But the place where this exhortation comes in the apostolic sequence here may suggest to us the discipline through which obedience to it is made possible. There is little to be done by the way of directly increasing either the fervour of love or the honesty of its expression. The true method of securing both is to be growingly transformed by ‘the renewing of our minds,’ and growingly to bring our whole old selves under the melting and softening influence of ‘the mercies of God.’ It is swollen self-love, ’thinking more highly of ourselves than we ought to think,’ which impedes the flow of love to others, and it is in the measure in which we receive into our minds ‘the mind that was in Christ Jesus,’ and look at men as He did, that we shall come to love them all honestly and purely. When we are delivered from the monstrous oppression and tyranny of self, we have hearts capable of a Christlike and Christ-giving love to all men, and only they who have cleansed their hearts by union with Him, and by receiving into them the purging influence of His own Spirit, will be able to love without hypocrisy.
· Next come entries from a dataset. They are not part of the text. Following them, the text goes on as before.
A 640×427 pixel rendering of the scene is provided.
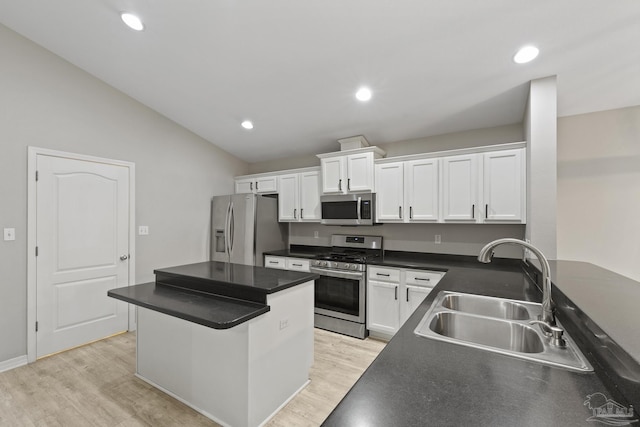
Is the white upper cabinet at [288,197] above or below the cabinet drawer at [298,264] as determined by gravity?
above

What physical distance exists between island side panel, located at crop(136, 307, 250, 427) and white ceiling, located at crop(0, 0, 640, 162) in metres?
2.29

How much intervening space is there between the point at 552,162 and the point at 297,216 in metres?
3.01

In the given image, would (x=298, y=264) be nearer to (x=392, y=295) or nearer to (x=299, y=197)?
(x=299, y=197)

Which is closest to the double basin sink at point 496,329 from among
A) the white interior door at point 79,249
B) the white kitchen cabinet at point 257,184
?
the white kitchen cabinet at point 257,184

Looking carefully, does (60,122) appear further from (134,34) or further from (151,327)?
(151,327)

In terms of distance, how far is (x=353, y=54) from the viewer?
7.84ft

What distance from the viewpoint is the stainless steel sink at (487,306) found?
1470 mm

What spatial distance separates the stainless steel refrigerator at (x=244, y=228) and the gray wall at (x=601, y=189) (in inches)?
141

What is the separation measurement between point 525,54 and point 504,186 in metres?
1.19

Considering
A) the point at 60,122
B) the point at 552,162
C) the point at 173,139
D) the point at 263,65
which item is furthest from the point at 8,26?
the point at 552,162

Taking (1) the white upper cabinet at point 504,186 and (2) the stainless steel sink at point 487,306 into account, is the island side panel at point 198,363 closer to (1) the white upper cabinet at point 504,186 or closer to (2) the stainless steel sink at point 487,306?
(2) the stainless steel sink at point 487,306

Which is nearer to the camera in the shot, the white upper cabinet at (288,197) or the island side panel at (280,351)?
the island side panel at (280,351)

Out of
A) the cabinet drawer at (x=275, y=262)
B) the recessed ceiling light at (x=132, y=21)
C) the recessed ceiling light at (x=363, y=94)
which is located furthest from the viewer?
the cabinet drawer at (x=275, y=262)

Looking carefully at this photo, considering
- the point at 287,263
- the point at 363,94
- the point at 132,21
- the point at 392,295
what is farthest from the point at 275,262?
the point at 132,21
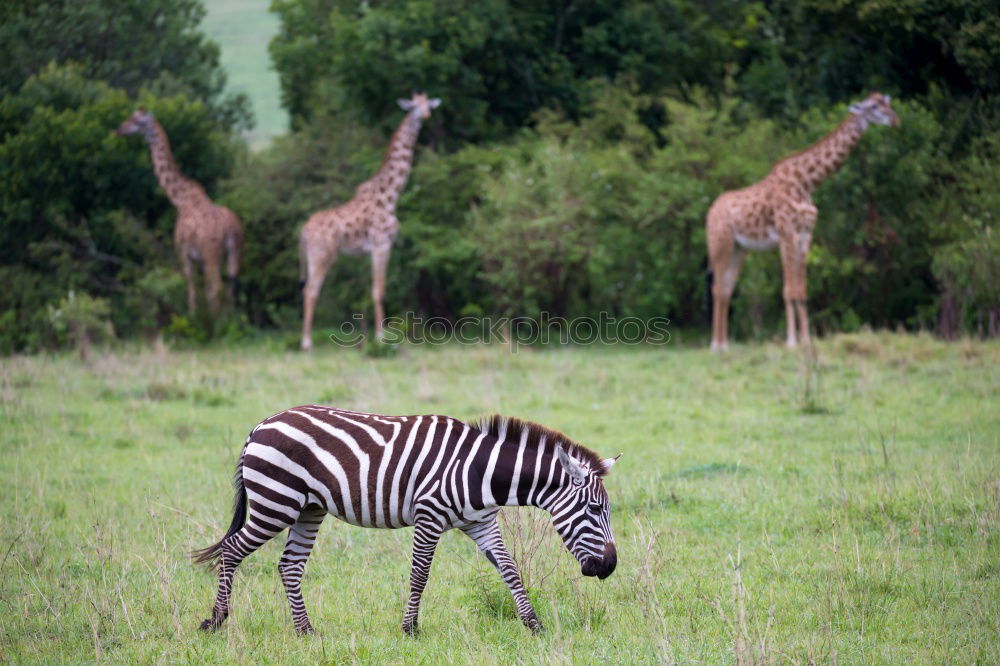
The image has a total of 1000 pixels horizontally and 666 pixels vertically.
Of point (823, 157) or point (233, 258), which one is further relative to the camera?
point (233, 258)

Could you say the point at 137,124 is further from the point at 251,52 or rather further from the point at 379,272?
the point at 251,52

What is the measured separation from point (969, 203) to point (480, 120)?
9.28 meters

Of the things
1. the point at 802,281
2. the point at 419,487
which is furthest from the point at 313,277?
the point at 419,487

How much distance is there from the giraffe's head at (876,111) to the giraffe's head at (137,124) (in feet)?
40.5

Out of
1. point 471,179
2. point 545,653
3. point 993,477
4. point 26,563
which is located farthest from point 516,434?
point 471,179

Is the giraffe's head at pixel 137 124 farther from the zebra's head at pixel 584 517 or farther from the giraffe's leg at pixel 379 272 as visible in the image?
the zebra's head at pixel 584 517

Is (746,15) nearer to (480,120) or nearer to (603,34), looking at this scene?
(603,34)

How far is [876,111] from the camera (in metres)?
15.6

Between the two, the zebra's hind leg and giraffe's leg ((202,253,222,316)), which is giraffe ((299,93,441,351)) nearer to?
giraffe's leg ((202,253,222,316))

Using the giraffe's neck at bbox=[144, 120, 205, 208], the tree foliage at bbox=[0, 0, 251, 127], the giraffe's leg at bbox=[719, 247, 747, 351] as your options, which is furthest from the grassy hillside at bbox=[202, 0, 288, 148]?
the giraffe's leg at bbox=[719, 247, 747, 351]

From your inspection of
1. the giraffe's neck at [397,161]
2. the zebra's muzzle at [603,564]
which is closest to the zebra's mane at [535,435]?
the zebra's muzzle at [603,564]

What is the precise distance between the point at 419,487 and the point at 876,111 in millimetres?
12599

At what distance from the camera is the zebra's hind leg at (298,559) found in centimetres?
535

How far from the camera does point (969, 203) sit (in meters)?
16.2
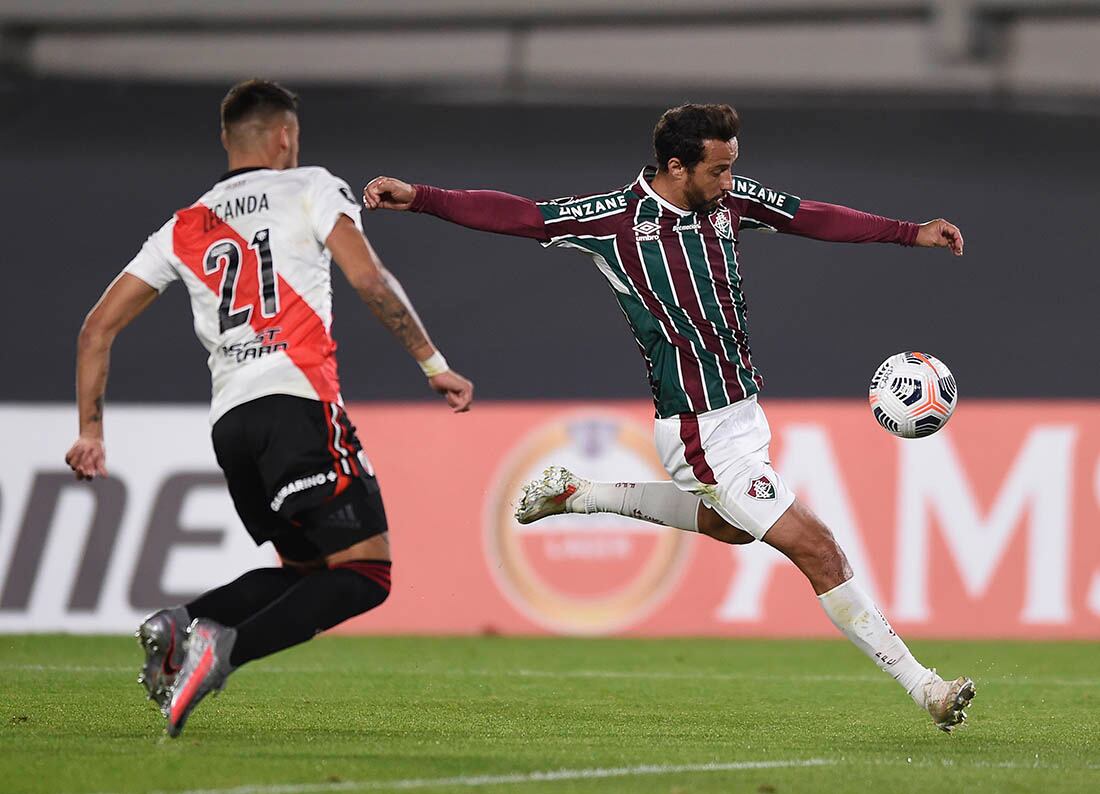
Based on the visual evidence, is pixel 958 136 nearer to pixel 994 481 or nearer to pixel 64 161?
pixel 994 481

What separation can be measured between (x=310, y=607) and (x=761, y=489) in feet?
5.84

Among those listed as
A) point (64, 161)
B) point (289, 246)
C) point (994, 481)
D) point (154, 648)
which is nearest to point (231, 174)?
point (289, 246)

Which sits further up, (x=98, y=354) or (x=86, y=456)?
(x=98, y=354)

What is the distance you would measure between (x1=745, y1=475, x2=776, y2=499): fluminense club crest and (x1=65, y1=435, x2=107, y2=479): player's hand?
227cm

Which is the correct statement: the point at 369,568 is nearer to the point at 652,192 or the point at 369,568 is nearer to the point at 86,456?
the point at 86,456

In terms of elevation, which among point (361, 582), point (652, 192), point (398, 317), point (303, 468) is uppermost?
point (652, 192)

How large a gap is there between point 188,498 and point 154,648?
6.00 meters

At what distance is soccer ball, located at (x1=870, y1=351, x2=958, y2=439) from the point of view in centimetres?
Result: 639

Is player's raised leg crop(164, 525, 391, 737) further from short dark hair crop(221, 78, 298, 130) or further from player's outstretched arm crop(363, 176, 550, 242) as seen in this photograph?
short dark hair crop(221, 78, 298, 130)

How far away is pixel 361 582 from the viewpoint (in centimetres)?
531

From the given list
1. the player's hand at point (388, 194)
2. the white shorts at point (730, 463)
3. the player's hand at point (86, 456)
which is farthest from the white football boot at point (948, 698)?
the player's hand at point (86, 456)

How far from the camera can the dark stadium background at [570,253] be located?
1480 cm

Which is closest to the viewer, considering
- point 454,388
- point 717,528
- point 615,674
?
point 454,388

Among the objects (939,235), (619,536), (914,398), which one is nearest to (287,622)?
(914,398)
II. Let love abhor what is evil, and cleave to what is good.
If we carefully consider this apparently irrelevant interruption in the sequence of the apostolic exhortations, we shall, I think, see at once that the irrelevance is only apparent, and that the healthy vehemence against evil and resolute clinging to good is as essential to the noblest forms of Christian love as is the sincerity enjoined in the previous clause. To detest the one and hold fast by the other are essential to the purity and depth of our love. Evil is to be loathed, and good to be clung to in our own moral conduct, and wherever we see them. These two precepts are not mere tautology, but the second of them is the ground of the first. The force of our recoil from the bad will be measured by the firmness of our grasp of the good; and yet, though inseparably connected, the one is apt to be easier to obey than is the other. There are types of Christian men to whom it is more natural to abhor the evil than to cleave to the good; and there are types of character of which the converse is true. We often see men very earnest and entirely sincere in their detestation of meanness and wickedness, but very tepid in their appreciation of goodness. To hate is, unfortunately, more congenial with ordinary characters than to love; and it is more facile to look down on badness than to look up at goodness.